You receive a special gift when someone takes the time to tell a story of something they love enough to want to share. I was blessed to hear and still remember stories I was told throughout my life.

Mrs. Nina Dekle Price shared her gift of storytelling to my sixth grade Georgia History class. Instead of just reading the lesson on Georgia Revolutionary heroine Nancy Hart and asking our responses, she turned the text into a fascinating tale of the frontier woman who shouldered a rifle and captured six British troops who were trying to steal her supplies. She made such events come to life.

Mrs. Mae Vann told Biblical parables to my high school Sunday school class as realistic as if she had been part of the group gathered around Jesus. She put us into the stories. After walking the road with the Good Samaritan, we were ready for a discussion of “Who is my Neighbor?”

My Grandmother McIntyre was a master seamstress—then called “taking in sewing.” I spent a lot of my childhood sitting beside her as she treadled her machine and told me stories. Parts of the stories of her young life as daughter of a sharecropper and raising her own family during the Great Depression are tucked into my novels. Her tale of canning blackberries for winter is a favorite. When her food supply was running low, she cooked stewed blackberries and served over hot biscuits to my mother, aunts and uncles.

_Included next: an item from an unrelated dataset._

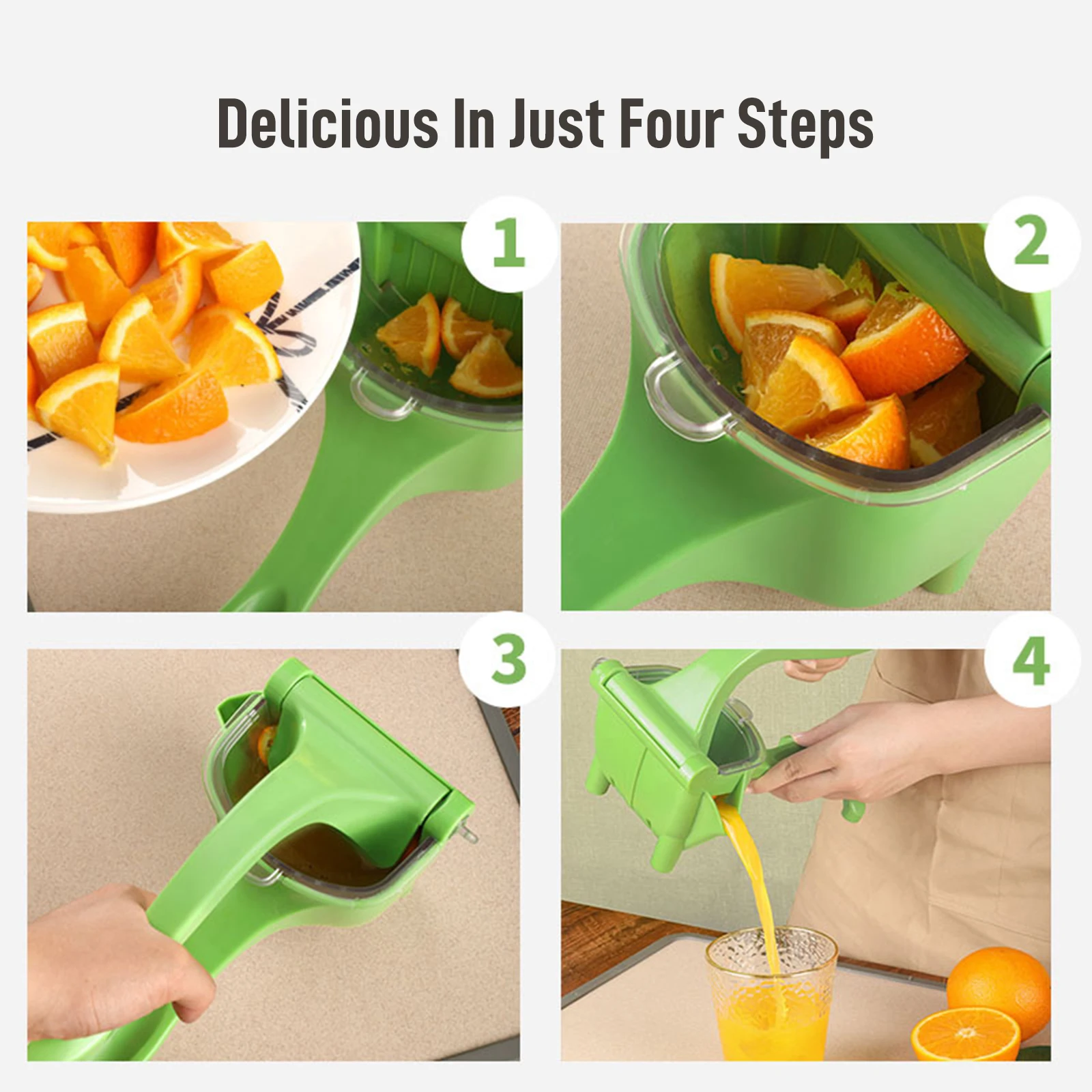 Delicious In Just Four Steps

1

2

3

4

My father put his stories on paper and shared in his I Remember column in The Blade. From these saved columns, we learned that he and Dr. Dess Smith sold the first Coca-Cola in Swainsboro and details of the celebration of our town’s 100th birthday.

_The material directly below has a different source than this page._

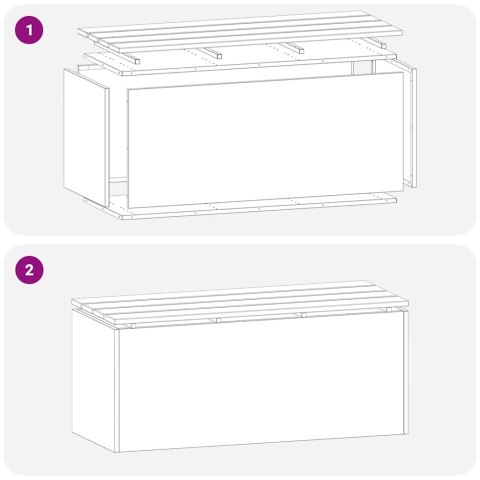 1

2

I had to write books because I had so many stories saved from times when I had been the listener. I was happy to learn that enhancing, enlarging, or changing around your story is called fiction and perfectly acceptable when in a story form.

I don’t worry what’s true and untrue in memory or fiction. “There’s a lot of making up going on with both.That is a quote from the late beloved South Carolina author Pat Conroy.